European auto sales appear headed toward a slight year-over-year increase, with total sales up slightly after 11 months.
Year-to-date sales were 14,827,282 units as of Nov. 30, in the 28 nations tracked by ACEA, the European automakers' association. That represents a 1.1 percent increase over the year-ago period.
In November, European sales fell 1.1 percent, to 1,251,905 units, from November 2006. Europe's biggest market, Germany, showed a 12.9 percent decline to 283,921 units. Italy, with year-to-date sales up 6.6 percent, appears ready to edge out the United Kingdom as Europe's second-largest market.
Eastern European markets continued their growth. Both Romania and Poland are up more than 20 percent for the year. Sales in Romania rose 27.2 percent in November.
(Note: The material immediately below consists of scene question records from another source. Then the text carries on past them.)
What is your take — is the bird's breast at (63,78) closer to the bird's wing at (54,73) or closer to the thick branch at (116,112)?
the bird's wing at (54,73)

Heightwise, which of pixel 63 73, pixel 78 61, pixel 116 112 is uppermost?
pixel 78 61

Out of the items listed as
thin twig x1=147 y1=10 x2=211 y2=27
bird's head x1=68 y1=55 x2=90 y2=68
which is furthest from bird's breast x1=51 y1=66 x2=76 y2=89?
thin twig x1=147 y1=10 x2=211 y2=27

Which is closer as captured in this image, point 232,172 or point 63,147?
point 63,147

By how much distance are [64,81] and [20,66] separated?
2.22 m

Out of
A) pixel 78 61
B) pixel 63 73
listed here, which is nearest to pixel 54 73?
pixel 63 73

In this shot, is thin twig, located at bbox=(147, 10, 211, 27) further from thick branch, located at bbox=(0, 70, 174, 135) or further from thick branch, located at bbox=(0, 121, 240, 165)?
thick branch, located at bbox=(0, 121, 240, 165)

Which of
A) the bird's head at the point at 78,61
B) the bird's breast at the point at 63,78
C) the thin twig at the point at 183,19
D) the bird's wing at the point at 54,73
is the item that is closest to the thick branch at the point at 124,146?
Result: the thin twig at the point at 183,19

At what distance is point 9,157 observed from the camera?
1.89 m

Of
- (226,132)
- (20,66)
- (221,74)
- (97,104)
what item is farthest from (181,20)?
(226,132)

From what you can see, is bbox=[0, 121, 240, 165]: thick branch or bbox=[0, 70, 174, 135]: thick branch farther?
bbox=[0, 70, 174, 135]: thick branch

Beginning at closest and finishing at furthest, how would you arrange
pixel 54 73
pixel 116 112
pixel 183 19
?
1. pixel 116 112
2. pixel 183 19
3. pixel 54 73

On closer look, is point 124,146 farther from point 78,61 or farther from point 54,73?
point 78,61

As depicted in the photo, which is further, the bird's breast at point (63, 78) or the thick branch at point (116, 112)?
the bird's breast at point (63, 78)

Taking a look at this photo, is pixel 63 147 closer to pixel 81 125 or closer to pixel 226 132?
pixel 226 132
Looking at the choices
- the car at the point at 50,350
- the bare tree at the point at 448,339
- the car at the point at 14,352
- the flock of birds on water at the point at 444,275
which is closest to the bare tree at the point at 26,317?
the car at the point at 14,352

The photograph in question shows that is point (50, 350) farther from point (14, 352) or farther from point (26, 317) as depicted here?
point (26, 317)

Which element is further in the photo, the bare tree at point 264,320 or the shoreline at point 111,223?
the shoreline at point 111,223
Volkswagen remains the best-selling brand in Europe through 11 months despite a 7.8 percent dip in November, followed by Opel/Vauxhall, Ford, Renault and Peugeot. The resurgent Fiat brand, up 8.3 percent for the year, will approach 1 million unit sales in 2007.
Volkswagen AG remains the biggest-selling automaker for the month and year-to-date. Its sales are down slightly over 11 months, with PSA Group, Ford Motor and General Motors posting small gains. Renault is off 5.3 percent for the year.
Among Asian automakers, Toyota Motor dropped 6.5 percent in November but is likely to be up for the year, with sales exceeding 900,000 units. The next-biggest Asian maker, Honda, is headed for a double-digit percentage increase, but Nissan and Hyundai sales for 11 months were down.